Brussels and Moscow signalled their readiness Monday (May 21st) to step up efforts towards settling a long-running dispute over Polish meat exports, one of the issues on the agenda of a contentious EU-Russia summit last week.
According to a European Commission (EC) spokesman, EU Health Commissioner Markos Kyprianou sent a letter to Russian Agriculture Minister Alexy Gordeyev proposing that expert talks on the issue be held “as soon as possible”.
“We wish to treat this matter with urgency and make progress,” EC health spokesman Philip Tod told reporters Monday. “We are ready to meet at the earliest convenience of the Russian authorities to try and take this matter forward.”
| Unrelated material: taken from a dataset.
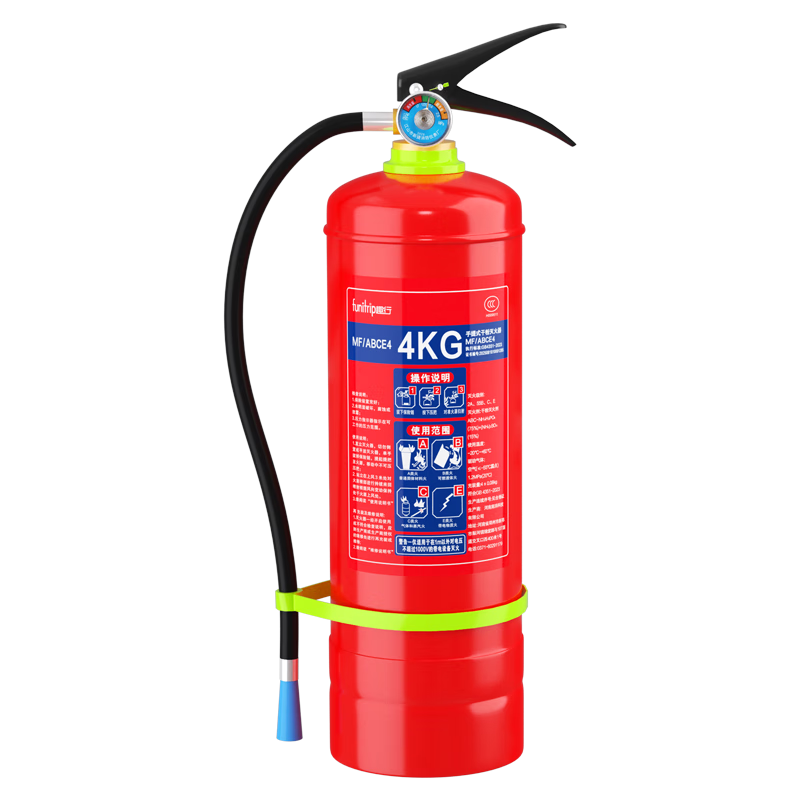 Ȥиɷ2025¹공ؼʽ3C֤4kg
Russia imposed a ban on meat imports from Poland in November 2005, citing concerns over Polish food safety controls, and has refused to lift its embargo despite EU assurances that such fears are unjustified.
Viewing the move as politically motivated, Warsaw is in response blocking the start of talks on a new EU-Russia partnership and co-operation agreement. The existing accord, which has been in force since December 1997, is set to expire in November. A new pact would cover a broad range of issues, including energy supplies, economic co-operation and trade.
Kyprianou and Gordeyev met in the Cypriot resort city of Limassol last month in a bid to resolve the meat row ahead of the EU-Russia summit, but made no breakthrough.
During his meeting with German Chancellor Angela Merkel, whose country currently holds the rotating EU presidency, and EC President Jose Manuel Barroso near the southwestern Russian city of Samara last week, Russian President Vladimir Putin refused to lift the embargo on Polish meat imports.
Questioning Russia’s reasons for continuing the ban, Barroso said that if there were justification for such a move, Poland would not be allowed to circulate meat in the EU. “It is very important if you want to have close co-operation to understand that the EU is based on principles of solidarity,” Barroso said at the end of the summit Friday, noting that Poland could not be isolated from the rest of the Union.
Three days later, Putin told his government to step up agricultural trade talks with the EU, signalling Moscow’s readiness to work towards resolving the dispute that has further strained ties with the 27-nation bloc, a key market for Russia, particularly for its energy exports.
“I ask you to intensify this dialogue,” the Russian leader was quoted as telling Gordeyev during a cabinet meeting Monday. “We have to do this. It is necessary to depoliticise these questions and resolve the problem on a professional, expert level.”